Going through an IS PhD program has been genuinely valuable. It has also revealed some consistent gaps between what the curriculum covers and what doing IS research actually requires.
I want to be upfront that this is a personal post. I am not speaking for any program, any department, or any advisor. What I'm writing here is what I have noticed going through an IS PhD program at UNT, and what I think is worth saying honestly, because I don't see it said often enough in the places where prospective PhD students might find it.
PhD programs in information systems are genuinely rigorous. The theory coursework is real and demanding. Learning to read research critically, to identify what a study can and cannot claim, to trace an argument from literature to hypothesis to findings and back again, these are real skills that take years to develop. I don't want to minimize that. But there are gaps between what the curriculum covers and what doing IS research actually requires, and some of those gaps are large enough that I think they're worth naming.

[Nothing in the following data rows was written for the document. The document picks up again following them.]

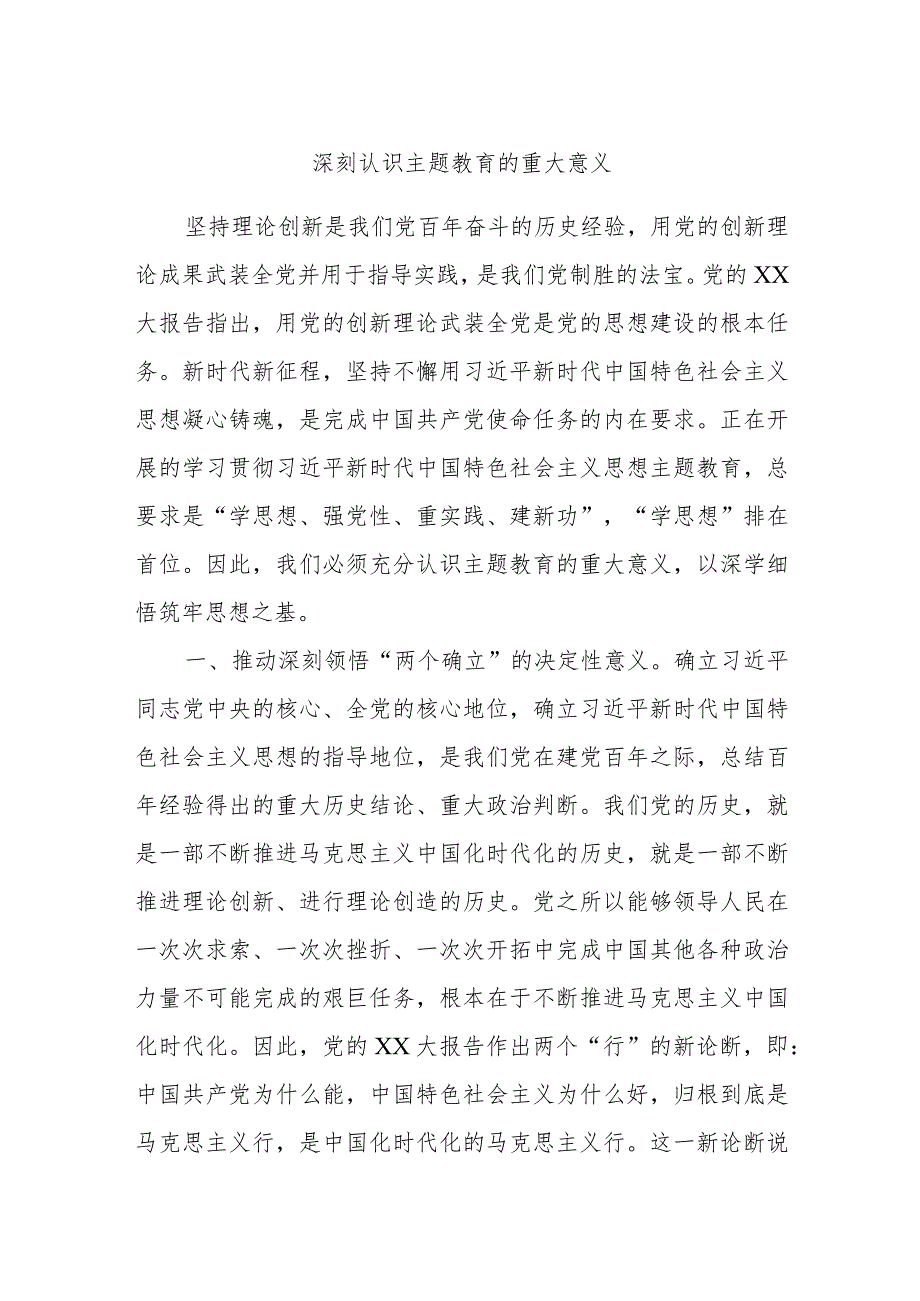 深刻认识主题教育的重大意义

坚持理论创新是我们党百年奋斗的历史经验，用党的创新理论成果武装全党并用于指导实践，是我们党制胜的法宝。党的XX大报告指出，用党的创新理论武装全党是党的思想建设的根本任务。新时代新征程，坚持不懈用习近平新时代中国特色社会主义思想凝心铸魂，是完成中国共产党使命任务的内在要求。正在开展的学习贯彻习近平新时代中国特色社会主义思想主题教育，总要求是“学思想、强党性、重实践、建新功”，“学思想”排在首位。因此，我们必须充分认识主题教育的重大意义，以深学细悟筑牢思想之基。

一、推动深刻领悟“两个确立”的决定性意义。确立习近平同志党中央的核心、全党的核心地位，确立习近平新时代中国特色社会主义思想的指导地位，是我们党在建党百年之际，总结百年经验得出的重大历史结论、重大政治判断。我们党的历史，就是一部不断推进马克思主义中国化时代化的历史，就是一部不断推进理论创新、进行理论创造的历史。党之所以能够领导人民在一次次求索、一次次挫折、一次次开拓中完成中国其他各种政治力量不可能完成的艰巨任务，根本在于不断推进马克思主义中国化时代化。因此，党的XX大报告作出两个“行”的新论断，即：中国共产党为什么能，中国特色社会主义为什么好，归根到底是马克思主义行，是中国化时代化的马克思主义行。这一新论断说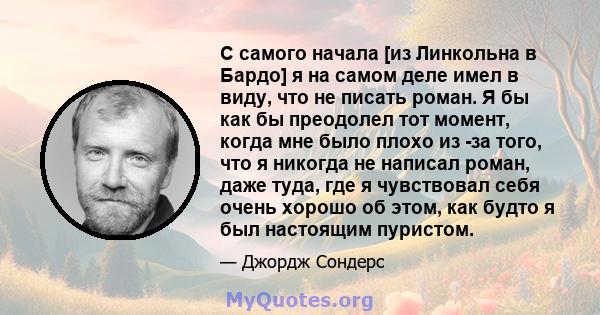 С самого начала [из Линкольна в Бардо] я на самом деле имел в виду, что не писать роман. Я бы как бы преодолел тот момент, когда мне было плохо из -за того, что я никогда не написал роман, даже туда, где я чувствовал себя очень хорошо об этом, как будто я был настоящим пуристом.

— Джордж Сондерс

MyQuotes.org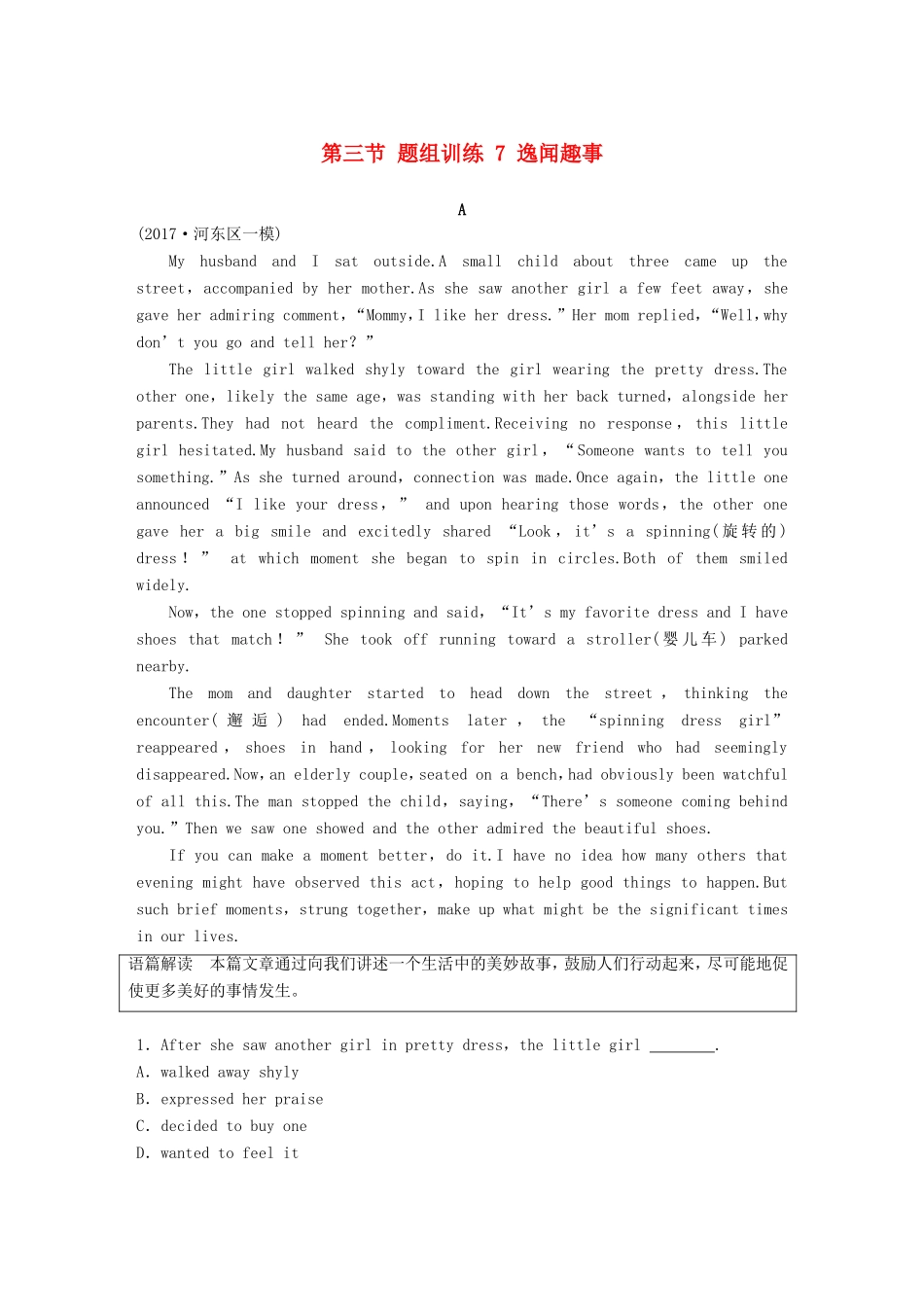 第三节 题组训练 7 逸闻趣事

A

(2017·河东区一模)

My husband and I sat outside.A small child about three came up the street，accompanied by her mother.As she saw another girl a few feet away，she gave her admiring comment，“Mommy，I like her dress.”Her mom replied，“Well，why don’t you go and tell her?”

The little girl walked shyly toward the girl wearing the pretty dress.The other one，likely the same age，was standing with her back turned，alongside her parents.They had not heard the compliment.Receiving no response，this little girl hesitated.My husband said to the other girl，“Someone wants to tell you something.”As she turned around，connection was made.Once again，the little one announced “I like your dress，” and upon hearing those words，the other one gave her a big smile and excitedly shared “Look，it’s a spinning(旋转的) dress！” at which moment she began to spin in circles.Both of them smiled widely.

Now，the one stopped spinning and said，“It’s my favorite dress and I have shoes that match！” She took off running toward a stroller(婴儿车) parked nearby.

The mom and daughter started to head down the street，thinking the encounter(邂逅) had ended.Moments later，the “spinning dress girl” reappeared，shoes in hand，looking for her new friend who had seemingly disappeared.Now，an elderly couple，seated on a bench，had obviously been watchful of all this.The man stopped the child，saying，“There’s someone coming behind you.”Then we saw one showed and the other admired the beautiful shoes.

If you can make a moment better，do it.I have no idea how many others that evening might have observed this act，hoping to help good things to happen.But such brief moments，strung together，make up what might be the significant times in our lives.

语篇解读 本篇文章通过向我们讲述一个生活中的美妙故事，鼓励人们行动起来，尽可能地促使更多美好的事情发生。

1. After she saw another girl in pretty dress，the little girl ________.
A. walked away shyly
B. expressed her praise
C. decided to buy one
D. wanted to feel it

The biggest one, in my experience, is writing. Not writing in the sense of grammar and sentences, but writing in the sense of audience, purpose, and genre. The PhD curriculum teaches you to write for journal reviewers. You learn the structure of a quantitative IS paper, the way a theoretical model is introduced, the way methods are described, the way findings are framed relative to prior literature. That is one genre. But IS research is supposed to matter beyond that single audience. Writing a policy brief is different from writing a journal article. Writing for a practitioner magazine is different again. Writing for a public blog or a general audience is different still. Almost none of that gets taught, or even discussed. The implicit message is that the journal paper is the only output that counts.
The methods training has a similar narrowing. Most IS PhD programs are heavily weighted toward quantitative survey methods. Partial least squares, covariance-based SEM, factor analysis, scale development and validation. These are real and important tools. But they are not the whole toolkit for studying information systems, and the problems that matter most in IS don't always fit neatly into a survey-based variance model. Qualitative methods get some attention, usually one course, often taught as a secondary track for people who couldn't make their quantitative model work. Design science gets less attention than I think it deserves. Computational methods, text analysis, process mining, simulation, are typically optional add-ons rather than core curriculum. The result is that most IS PhD students become competent at one methodological tradition and underprepared for the others.

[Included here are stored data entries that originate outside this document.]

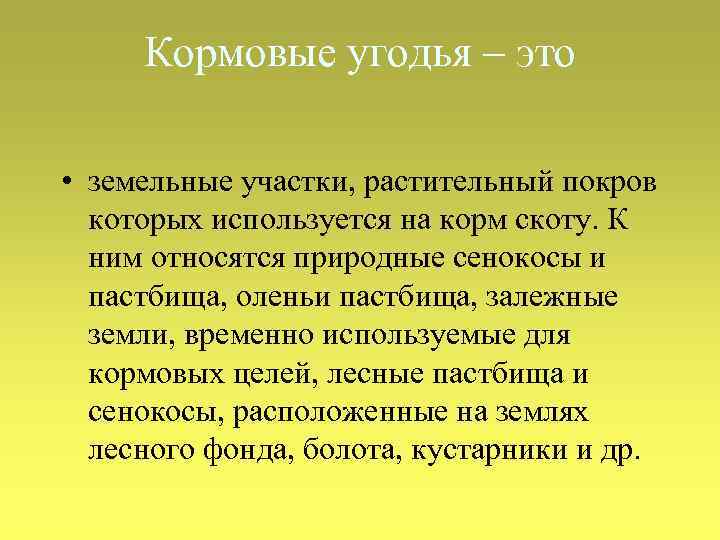 Кормовые угодья – это

• земельные участки, растительный покров которых используется на корм скоту. К ним относятся природные сенокосы и пастбища, оленьи пастбища, залежные земли, временно используемые для кормовых целей, лесные пастбища и сенокосы, расположенные на землях лесного фонда, болота, кустарники и др.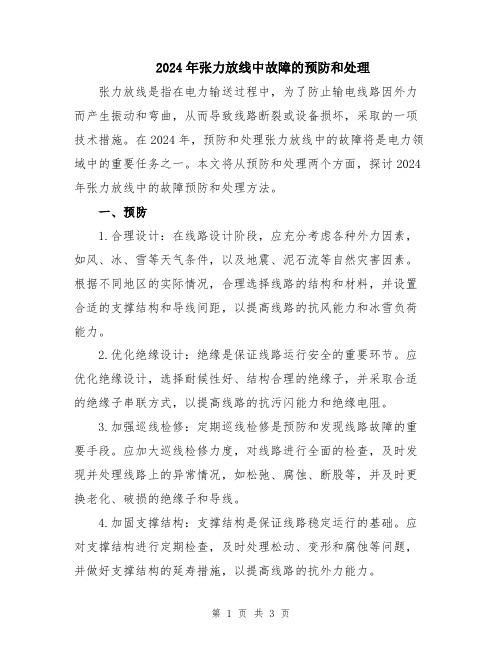 2024年张力放线中故障的预防和处理

张力放线是指在电力输送过程中，为了防止输电线路因外力而产生振动和弯曲，从而导致线路断裂或设备损坏，采取的一项技术措施。在2024年，预防和处理张力放线中的故障将是电力领域中的重要任务之一。本文将从预防和处理两个方面，探讨2024年张力放线中的故障预防和处理方法。

一、预防

1.合理设计：在线路设计阶段，应充分考虑各种外力因素，如风、冰、雪等天气条件，以及地震、泥石流等自然灾害因素。根据不同地区的实际情况，合理选择线路的结构和材料，并设置合适的支撑结构和导线间距，以提高线路的抗风能力和冰雪负荷能力。

2.优化绝缘设计：绝缘是保证线路运行安全的重要环节。应优化绝缘设计，选择耐候性好、结构合理的绝缘子，并采取合适的绝缘子串联方式，以提高线路的抗污闪能力和绝缘电阻。

3.加强巡线检修：定期巡线检修是预防和发现线路故障的重要手段。应加大巡线检修力度，对线路进行全面的检查，及时发现并处理线路上的异常情况，如松弛、腐蚀、断股等，并及时更换老化、破损的绝缘子和导线。

4.加固支撑结构：支撑结构是保证线路稳定运行的基础。应对支撑结构进行定期检查，及时处理松动、变形和腐蚀等问题，并做好支撑结构的延寿措施，以提高线路的抗外力能力。

第 1 页 共 3 页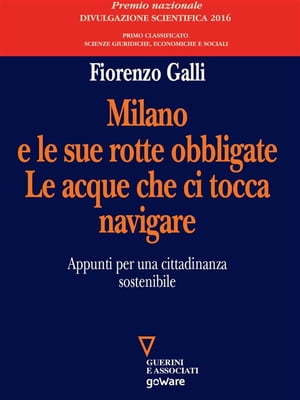 Premio nazionale
DIVULGAZIONE SCIENTIFICA 2016

PRIMO CLASSIFICATO
SCIENZE GIURIDICHE, ECONOMICHE E SOCIALI

Fiorenzo Galli

Milano
e le sue rotte obbligate
Le acque che ci tocca
navigare

Appunti per una cittadinanza sostenibile

GUERINI
E ASSOCIATI
goWare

The theory diet is another gap. The foundational theories are covered well. TAM, DeLone and McLean's IS success model, Orlikowski's structuration work, institutional theory applied to IS adoption. These are genuinely important. But the curriculum gets thin when you move toward the questions that practitioners are actually facing. AI governance and accountability, platform ecosystems and their political economy, algorithmic decision-making and fairness. These topics don't fit neatly into the theoretical frameworks that IS PhD training tends to center. Students who want to research them often have to do a lot of independent reading outside the assigned curriculum to find frameworks that fit.
The one that nobody talks about is rejection. Academic publishing involves a lot of rejection. The review process for IS journals is long, the acceptance rates are low, and the feedback can range from genuinely helpful to confusing and contradictory. You can do solid work, get two positive reviews and one hostile one, and end up with a rejection that doesn't give you a clear path forward. The emotional experience of that process is real and hard, and PhD programs generally don't prepare you for it at all. The implicit cultural message seems to be that rejection is just part of the process, and you should develop a thick skin. That is true as far as it goes, but it leaves people to figure out on their own how to stay motivated, how to revise without losing confidence, and how to navigate feedback that is genuinely unclear about what it wants.

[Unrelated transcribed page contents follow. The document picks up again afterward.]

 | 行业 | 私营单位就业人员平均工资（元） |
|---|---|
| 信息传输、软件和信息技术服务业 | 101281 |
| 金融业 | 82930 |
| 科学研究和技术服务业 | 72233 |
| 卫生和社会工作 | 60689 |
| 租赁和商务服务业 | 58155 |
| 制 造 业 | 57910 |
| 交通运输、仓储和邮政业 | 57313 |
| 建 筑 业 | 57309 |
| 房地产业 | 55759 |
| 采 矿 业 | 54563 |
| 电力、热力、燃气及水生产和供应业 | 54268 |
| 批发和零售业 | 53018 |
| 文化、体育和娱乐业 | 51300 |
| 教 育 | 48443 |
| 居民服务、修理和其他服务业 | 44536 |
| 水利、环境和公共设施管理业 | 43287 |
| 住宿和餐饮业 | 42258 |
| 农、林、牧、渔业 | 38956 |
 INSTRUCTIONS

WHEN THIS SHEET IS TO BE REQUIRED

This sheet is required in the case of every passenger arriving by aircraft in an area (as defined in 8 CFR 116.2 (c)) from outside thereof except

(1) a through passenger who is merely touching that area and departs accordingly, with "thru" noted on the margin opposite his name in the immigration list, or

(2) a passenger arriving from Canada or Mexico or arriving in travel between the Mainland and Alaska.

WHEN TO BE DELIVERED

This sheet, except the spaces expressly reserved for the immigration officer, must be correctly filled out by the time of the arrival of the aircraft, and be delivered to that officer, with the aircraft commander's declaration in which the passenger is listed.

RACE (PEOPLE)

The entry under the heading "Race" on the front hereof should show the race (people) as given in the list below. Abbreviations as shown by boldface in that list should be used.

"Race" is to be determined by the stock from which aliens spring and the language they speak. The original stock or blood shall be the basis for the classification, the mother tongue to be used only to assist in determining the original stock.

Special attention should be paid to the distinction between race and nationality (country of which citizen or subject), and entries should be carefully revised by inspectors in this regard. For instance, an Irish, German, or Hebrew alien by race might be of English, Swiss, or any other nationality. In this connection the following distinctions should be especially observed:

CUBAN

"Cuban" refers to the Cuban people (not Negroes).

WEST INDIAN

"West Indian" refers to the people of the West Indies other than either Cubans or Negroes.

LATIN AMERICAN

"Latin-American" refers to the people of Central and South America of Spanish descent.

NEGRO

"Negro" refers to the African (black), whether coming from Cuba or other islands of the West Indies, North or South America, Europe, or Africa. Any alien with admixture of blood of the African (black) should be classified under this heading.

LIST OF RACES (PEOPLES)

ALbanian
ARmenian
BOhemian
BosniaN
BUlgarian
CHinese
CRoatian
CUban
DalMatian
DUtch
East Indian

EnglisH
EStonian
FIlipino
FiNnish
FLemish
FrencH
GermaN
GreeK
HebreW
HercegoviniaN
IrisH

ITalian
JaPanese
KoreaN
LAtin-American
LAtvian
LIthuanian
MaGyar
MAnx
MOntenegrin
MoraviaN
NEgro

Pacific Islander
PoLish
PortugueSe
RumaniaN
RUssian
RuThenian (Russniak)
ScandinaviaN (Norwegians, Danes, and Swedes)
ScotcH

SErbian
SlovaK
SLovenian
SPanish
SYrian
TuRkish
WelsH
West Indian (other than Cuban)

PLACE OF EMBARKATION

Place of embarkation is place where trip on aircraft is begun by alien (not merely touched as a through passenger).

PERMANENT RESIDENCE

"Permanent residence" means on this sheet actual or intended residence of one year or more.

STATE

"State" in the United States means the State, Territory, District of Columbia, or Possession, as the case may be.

The practitioner connection is the last gap I want to name. IS as a field exists at the intersection of technology and organizations, and the argument for why it matters is usually that it produces knowledge useful for organizations that design, adopt, and use technology. But the connection between what IS PhD students study and what IS professionals in organizations actually need is often thin. The theories and constructs developed in IS research don't always translate into actionable guidance for the CIO trying to decide whether to migrate to a new cloud architecture, or the IT manager trying to figure out why the ERP implementation isn't going well. Some IS research makes that translation. A lot of it doesn't, and the PhD training doesn't emphasize the translation work as part of the researcher's job.
I am not saying any of this means IS PhD programs are failing. The rigor they produce is real. The skills they develop are valuable. But the gaps I've described are real too, and the students who navigate the program most successfully seem to be the ones who find ways to address those gaps on their own, by writing in different venues, by learning methods outside their home tradition, by staying connected to practitioner communities even when the academic incentives don't reward it. That suggests the gaps are structural, not accidental. They reflect choices about what the curriculum prioritizes, and those choices are worth examining.